Problem to work on ->
Beginning with the line containing "When ranked by height, which of" and ending with the last line, repeat the records exactly.

Provided material ->
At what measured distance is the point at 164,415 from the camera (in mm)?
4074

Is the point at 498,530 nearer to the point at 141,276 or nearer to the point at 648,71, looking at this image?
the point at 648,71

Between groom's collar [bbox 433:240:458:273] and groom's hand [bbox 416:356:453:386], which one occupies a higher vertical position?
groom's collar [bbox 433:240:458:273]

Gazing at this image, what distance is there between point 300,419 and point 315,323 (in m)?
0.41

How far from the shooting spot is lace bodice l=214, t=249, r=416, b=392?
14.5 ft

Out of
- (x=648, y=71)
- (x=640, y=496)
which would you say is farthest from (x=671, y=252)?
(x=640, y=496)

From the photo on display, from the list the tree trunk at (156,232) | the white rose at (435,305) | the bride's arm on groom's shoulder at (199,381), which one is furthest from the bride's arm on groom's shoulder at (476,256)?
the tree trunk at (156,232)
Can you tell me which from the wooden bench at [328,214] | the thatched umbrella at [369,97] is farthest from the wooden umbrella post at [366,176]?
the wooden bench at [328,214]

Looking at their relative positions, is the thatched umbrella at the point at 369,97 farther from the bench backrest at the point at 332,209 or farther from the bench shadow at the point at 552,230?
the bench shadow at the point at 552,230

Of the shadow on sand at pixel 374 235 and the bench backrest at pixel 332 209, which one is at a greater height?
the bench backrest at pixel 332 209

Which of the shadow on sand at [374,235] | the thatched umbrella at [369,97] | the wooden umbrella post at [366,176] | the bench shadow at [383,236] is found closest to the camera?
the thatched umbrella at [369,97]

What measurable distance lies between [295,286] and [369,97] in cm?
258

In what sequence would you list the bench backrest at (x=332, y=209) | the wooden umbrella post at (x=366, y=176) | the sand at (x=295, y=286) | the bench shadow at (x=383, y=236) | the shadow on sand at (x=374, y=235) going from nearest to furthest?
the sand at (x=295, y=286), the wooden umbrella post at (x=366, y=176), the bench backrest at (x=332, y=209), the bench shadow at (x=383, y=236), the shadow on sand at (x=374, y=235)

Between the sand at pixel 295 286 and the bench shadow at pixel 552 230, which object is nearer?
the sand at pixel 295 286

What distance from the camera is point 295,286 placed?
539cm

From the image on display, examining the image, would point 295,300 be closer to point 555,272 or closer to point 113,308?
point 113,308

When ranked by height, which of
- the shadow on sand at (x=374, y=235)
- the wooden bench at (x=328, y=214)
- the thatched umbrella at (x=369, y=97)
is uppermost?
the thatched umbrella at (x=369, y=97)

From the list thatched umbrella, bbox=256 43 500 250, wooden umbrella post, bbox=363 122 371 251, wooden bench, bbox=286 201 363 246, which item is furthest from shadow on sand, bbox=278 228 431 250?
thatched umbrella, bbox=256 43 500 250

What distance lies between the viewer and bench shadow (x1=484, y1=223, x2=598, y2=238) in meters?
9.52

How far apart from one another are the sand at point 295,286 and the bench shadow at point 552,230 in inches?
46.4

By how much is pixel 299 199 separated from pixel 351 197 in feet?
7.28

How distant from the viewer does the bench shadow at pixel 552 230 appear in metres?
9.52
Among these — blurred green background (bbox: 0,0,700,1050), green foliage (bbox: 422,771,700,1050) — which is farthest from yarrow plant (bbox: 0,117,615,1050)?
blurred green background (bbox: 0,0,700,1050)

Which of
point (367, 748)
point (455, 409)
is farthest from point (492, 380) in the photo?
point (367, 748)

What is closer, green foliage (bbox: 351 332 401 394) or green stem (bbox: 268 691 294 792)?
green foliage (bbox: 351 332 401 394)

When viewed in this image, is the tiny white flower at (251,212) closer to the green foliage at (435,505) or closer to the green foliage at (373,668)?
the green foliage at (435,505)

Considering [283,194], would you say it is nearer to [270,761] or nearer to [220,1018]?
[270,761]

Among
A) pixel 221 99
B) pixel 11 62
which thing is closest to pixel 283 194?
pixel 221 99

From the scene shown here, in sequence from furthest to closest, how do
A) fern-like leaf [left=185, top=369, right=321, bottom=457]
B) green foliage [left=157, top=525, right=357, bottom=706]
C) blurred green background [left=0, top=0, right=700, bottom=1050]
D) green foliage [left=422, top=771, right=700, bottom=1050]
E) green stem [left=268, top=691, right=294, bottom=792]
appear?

Exercise solution ->
When ranked by height, which of
- the shadow on sand at (x=374, y=235)
- the wooden bench at (x=328, y=214)
- the thatched umbrella at (x=369, y=97)
is uppermost?
the thatched umbrella at (x=369, y=97)

From the list thatched umbrella, bbox=256 43 500 250, wooden umbrella post, bbox=363 122 371 251, wooden bench, bbox=286 201 363 246, which item is furthest from shadow on sand, bbox=278 228 431 250?
thatched umbrella, bbox=256 43 500 250

What distance lies between the viewer and bench shadow (x1=484, y1=223, x2=598, y2=238) in meters?
9.52

How far apart from one another are the sand at point 295,286 and the bench shadow at point 552,230 in inches?
46.4

By how much is pixel 299 199 separated from pixel 351 197 in feet?
7.28

How distant from the viewer does the bench shadow at pixel 552 230 appear in metres?
9.52
Among these — blurred green background (bbox: 0,0,700,1050), green foliage (bbox: 422,771,700,1050) — which is farthest from yarrow plant (bbox: 0,117,615,1050)?
blurred green background (bbox: 0,0,700,1050)

Which of
point (367, 748)
point (455, 409)
is farthest from point (492, 380) in the photo?
point (367, 748)

What is closer, green foliage (bbox: 351 332 401 394) or green stem (bbox: 268 691 294 792)?
green foliage (bbox: 351 332 401 394)

When viewed in this image, is the tiny white flower at (251,212) closer to the green foliage at (435,505) or closer to the green foliage at (373,668)?
the green foliage at (435,505)

Considering [283,194], would you say it is nearer to [270,761] or nearer to [220,1018]?
[270,761]

Among
A) pixel 221 99
B) pixel 11 62
which thing is closest to pixel 283 194?
pixel 221 99

From the scene shown here, in sequence from furthest to closest, how do
A) fern-like leaf [left=185, top=369, right=321, bottom=457]
B) green foliage [left=157, top=525, right=357, bottom=706]
C) blurred green background [left=0, top=0, right=700, bottom=1050]
D) green foliage [left=422, top=771, right=700, bottom=1050]
E) green stem [left=268, top=691, right=294, bottom=792]
appear?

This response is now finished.